## [Task item]
Stop at the line containing "common name: thomson's gazelle": every line of the listing from the first up to that one must be set down exactly.

## [Dataset]

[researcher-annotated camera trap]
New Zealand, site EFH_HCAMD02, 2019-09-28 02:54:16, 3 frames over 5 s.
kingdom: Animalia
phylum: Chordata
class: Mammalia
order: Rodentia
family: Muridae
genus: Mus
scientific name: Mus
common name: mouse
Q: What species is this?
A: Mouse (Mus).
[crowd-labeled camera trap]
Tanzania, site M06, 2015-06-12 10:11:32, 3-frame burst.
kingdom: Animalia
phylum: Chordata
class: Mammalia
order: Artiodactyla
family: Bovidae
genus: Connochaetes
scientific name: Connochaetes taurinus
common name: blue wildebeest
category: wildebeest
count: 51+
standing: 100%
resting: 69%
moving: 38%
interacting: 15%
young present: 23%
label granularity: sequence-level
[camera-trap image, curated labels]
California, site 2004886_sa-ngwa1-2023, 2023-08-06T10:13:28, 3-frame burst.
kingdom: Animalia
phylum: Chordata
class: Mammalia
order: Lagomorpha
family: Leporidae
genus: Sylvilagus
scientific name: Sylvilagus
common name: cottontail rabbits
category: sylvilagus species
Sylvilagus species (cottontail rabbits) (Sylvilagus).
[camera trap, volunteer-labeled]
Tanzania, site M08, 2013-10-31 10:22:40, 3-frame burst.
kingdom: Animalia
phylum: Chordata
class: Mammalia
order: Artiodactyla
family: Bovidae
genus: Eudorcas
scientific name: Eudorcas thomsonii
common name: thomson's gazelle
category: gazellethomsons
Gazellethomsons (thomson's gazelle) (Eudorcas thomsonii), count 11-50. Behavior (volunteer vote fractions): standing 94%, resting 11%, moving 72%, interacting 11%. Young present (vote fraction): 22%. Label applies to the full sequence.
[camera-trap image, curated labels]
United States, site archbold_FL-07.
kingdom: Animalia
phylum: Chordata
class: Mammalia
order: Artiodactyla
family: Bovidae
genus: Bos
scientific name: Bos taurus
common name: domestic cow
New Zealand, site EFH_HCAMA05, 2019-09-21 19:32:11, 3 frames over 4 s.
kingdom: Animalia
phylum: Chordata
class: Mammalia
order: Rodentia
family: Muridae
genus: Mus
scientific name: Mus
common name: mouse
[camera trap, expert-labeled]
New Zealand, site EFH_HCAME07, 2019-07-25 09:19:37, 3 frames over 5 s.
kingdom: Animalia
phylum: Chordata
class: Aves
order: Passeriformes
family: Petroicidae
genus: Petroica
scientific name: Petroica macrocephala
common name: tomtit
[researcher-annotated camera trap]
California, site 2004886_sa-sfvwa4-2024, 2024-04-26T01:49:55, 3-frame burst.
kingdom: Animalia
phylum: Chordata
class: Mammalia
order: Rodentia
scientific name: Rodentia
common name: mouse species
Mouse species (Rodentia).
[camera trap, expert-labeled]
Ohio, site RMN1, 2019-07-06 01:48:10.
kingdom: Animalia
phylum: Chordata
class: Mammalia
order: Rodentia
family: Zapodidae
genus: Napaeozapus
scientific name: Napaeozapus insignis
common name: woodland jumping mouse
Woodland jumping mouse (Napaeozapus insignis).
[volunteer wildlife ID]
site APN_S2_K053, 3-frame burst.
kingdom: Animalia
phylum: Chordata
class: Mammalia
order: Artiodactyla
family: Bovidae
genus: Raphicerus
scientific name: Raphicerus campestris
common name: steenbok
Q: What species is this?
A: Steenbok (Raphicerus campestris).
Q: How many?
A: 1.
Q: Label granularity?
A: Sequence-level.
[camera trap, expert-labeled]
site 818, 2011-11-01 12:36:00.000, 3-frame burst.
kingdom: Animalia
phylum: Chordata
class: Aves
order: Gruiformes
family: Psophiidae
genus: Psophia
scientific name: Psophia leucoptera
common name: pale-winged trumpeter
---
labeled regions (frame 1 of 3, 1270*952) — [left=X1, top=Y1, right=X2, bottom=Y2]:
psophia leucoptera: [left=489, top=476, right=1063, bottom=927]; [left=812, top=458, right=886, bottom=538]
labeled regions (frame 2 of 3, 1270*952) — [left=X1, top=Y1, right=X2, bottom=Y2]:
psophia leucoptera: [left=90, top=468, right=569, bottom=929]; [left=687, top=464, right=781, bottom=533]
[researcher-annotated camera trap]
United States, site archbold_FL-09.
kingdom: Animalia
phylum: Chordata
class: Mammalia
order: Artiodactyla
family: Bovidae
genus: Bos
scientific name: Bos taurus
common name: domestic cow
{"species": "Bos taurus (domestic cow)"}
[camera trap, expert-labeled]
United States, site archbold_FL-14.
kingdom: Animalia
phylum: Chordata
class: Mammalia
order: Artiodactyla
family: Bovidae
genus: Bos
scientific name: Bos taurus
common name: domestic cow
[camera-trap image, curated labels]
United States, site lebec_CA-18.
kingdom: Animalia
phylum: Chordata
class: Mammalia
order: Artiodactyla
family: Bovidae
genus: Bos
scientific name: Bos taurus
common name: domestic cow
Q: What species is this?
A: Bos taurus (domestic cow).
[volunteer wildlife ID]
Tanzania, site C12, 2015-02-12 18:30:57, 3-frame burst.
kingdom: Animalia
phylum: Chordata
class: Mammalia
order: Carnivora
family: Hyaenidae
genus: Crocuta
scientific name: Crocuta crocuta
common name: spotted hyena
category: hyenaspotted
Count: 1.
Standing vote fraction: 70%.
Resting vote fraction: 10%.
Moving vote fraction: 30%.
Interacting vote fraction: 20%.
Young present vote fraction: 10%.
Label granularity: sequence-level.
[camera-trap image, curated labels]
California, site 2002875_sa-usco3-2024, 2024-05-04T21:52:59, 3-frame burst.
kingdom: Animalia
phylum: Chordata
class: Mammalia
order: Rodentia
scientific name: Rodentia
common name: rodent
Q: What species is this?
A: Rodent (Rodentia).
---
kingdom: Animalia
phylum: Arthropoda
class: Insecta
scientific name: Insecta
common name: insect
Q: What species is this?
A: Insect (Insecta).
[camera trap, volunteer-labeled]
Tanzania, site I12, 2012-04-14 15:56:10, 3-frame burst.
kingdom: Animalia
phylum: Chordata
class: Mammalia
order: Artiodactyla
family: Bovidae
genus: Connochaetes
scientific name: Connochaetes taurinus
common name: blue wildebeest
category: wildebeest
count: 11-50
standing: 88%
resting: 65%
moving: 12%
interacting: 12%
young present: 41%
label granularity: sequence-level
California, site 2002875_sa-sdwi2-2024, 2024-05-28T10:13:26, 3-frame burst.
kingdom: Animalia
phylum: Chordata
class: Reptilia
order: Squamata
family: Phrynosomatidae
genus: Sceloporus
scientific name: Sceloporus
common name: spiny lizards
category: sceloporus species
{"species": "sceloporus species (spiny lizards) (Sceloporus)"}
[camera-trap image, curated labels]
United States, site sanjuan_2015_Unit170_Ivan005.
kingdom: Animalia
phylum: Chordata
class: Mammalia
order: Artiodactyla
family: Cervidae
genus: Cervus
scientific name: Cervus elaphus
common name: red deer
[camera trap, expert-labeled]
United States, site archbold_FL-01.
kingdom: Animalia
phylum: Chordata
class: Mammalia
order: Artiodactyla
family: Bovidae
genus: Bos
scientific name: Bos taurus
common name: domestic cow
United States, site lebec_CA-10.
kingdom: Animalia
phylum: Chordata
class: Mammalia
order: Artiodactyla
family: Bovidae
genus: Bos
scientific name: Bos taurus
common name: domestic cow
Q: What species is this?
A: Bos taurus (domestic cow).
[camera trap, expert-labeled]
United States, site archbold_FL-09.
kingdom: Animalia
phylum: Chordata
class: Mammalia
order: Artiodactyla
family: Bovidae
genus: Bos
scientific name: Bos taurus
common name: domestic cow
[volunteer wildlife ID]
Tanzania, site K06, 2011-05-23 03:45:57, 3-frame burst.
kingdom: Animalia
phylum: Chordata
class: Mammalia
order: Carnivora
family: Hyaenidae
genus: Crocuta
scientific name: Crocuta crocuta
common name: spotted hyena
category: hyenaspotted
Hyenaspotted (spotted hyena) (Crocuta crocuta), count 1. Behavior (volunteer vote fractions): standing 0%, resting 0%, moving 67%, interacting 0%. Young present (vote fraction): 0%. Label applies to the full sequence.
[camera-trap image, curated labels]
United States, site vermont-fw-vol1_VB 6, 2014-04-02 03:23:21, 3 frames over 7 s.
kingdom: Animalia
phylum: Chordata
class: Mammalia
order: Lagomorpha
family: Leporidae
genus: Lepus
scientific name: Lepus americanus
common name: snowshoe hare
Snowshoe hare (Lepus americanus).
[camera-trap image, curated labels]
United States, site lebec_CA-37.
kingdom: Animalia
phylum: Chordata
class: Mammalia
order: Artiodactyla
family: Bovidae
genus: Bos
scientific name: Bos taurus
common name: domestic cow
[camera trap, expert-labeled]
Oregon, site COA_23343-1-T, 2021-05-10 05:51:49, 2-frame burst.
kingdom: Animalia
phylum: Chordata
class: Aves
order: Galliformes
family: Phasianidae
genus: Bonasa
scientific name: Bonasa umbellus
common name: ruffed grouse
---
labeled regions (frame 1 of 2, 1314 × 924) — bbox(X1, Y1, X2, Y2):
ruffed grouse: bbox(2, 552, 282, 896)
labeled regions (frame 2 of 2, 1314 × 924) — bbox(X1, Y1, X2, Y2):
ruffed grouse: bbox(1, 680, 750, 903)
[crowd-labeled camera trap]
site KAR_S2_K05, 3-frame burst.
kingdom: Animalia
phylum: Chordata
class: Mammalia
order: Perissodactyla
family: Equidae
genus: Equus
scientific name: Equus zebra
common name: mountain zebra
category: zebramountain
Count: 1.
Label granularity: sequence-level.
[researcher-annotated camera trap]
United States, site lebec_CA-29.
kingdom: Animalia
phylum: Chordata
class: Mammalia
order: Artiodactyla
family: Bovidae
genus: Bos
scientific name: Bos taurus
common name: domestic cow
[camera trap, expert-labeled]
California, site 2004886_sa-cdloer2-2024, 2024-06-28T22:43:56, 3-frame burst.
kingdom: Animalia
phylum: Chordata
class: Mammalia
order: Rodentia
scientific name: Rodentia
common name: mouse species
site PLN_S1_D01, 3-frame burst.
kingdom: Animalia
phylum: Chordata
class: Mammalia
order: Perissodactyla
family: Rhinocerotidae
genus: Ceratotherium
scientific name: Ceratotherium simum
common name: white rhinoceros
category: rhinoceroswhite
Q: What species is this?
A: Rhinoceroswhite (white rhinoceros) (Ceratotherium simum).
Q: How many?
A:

## [Reply to the exercise]
[researcher-annotated camera trap]
New Zealand, site EFH_HCAMD02, 2019-09-28 02:54:16, 3 frames over 5 s.
kingdom: Animalia
phylum: Chordata
class: Mammalia
order: Rodentia
family: Muridae
genus: Mus
scientific name: Mus
common name: mouse
Q: What species is this?
A: Mouse (Mus).
[crowd-labeled camera trap]
Tanzania, site M06, 2015-06-12 10:11:32, 3-frame burst.
kingdom: Animalia
phylum: Chordata
class: Mammalia
order: Artiodactyla
family: Bovidae
genus: Connochaetes
scientific name: Connochaetes taurinus
common name: blue wildebeest
category: wildebeest
count: 51+
standing: 100%
resting: 69%
moving: 38%
interacting: 15%
young present: 23%
label granularity: sequence-level
[camera-trap image, curated labels]
California, site 2004886_sa-ngwa1-2023, 2023-08-06T10:13:28, 3-frame burst.
kingdom: Animalia
phylum: Chordata
class: Mammalia
order: Lagomorpha
family: Leporidae
genus: Sylvilagus
scientific name: Sylvilagus
common name: cottontail rabbits
category: sylvilagus species
Sylvilagus species (cottontail rabbits) (Sylvilagus).
[camera trap, volunteer-labeled]
Tanzania, site M08, 2013-10-31 10:22:40, 3-frame burst.
kingdom: Animalia
phylum: Chordata
class: Mammalia
order: Artiodactyla
family: Bovidae
genus: Eudorcas
scientific name: Eudorcas thomsonii
common name: thomson's gazelle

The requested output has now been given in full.